The universe as we know it today, from our own Milky Way galaxy to the remnant radiation of the Big Bang, is merely the universe that we can see: a moment in time, a snapshot of sorts. How the universe got that way—what happened before the click of the shutter; how it achieved its current structure—requires tremendous feats of theorizing. Since the 1980s, however, cosmologists have had another tool to study the formation of structures in the universe, one that allows them to test their theories and discover new mysteries to solve: computational simulations.
Lars Hernquist has been at the forefront of this field since the late 1980s, almost since its inception. In 2000, as a member of the astronomy faculty at Harvard, he met a postdoc, Volker Springel, who shared his enthusiasm for the study of large-scale structures in the universe, and who turned out to have a unique ability for powerful numerical algorithms. Their collaboration quickly revolutionized cosmology.
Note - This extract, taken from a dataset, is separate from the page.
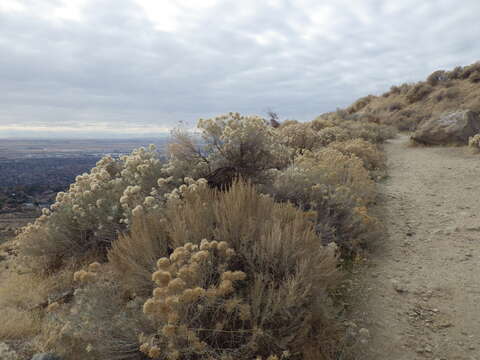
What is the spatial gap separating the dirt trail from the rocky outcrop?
653 cm

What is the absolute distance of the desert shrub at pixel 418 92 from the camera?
25672mm

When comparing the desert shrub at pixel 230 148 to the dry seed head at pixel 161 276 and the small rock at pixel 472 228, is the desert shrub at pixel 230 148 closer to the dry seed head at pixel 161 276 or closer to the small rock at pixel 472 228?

Computational simulations allow cosmologists to compare theoretical predictions of growth processes with actual observations of the universe. Hernquist and Springel realized that such simulations needed to include feedback—outflows (such as gas) that would be feeding back into the evolutionary processes they were trying to recreate. That innovation has transformed research, including their own, into the formation of structures at virtually every scale, from stars, supernovae, protoplanetary disks, supermassive black holes, galaxies and galaxy mergers, to the dark matter that determines the distribution of superclusters of galaxies into web-like tendrils.
Both Hernquist and Springel have themselves written codes that they have used to make their own discoveries and that have become standard tools in cosmological simulations. Hernquist’s TreeSPH, which he and collaborator Neal Katz wrote in the 1980s, led to Hernquist’s investigations into interactions between galaxies. Springel first introduced GADGET with two collaborators in 2001, and, working alone, significantly expanded it in 2005, and subsequently deployed it in the Millennium Simulation, a highly influential rendering of the distribution of dark matter throughout the universe. Springel later also wrote AREPO, which he and Hernquist (and a team of collaborators) used in the creation of Illustris, a 2014 simulation of the formation of the galaxy distribution across a broad area of the universe.
The number of citations of their papers reflects their influence throughout cosmology, both individually and collaboratively. Springel’s 2005 paper on the Millennium Simulation has been cited more than 3000 times—more than any other astronomy paper in the history of Nature. That journal also included a 2014 paper by Hernquist and Springel on a list of the most influential papers to have appeared in its pages in the past fifty years. Hernquist has published more than 500 peer-reviewed papers, with more than 70,000 citations, and Springel has published more than 400 peer-reviewed papers, with 63,000 citations. Together they have co-authored 144 papers with nearly 24,000 citations.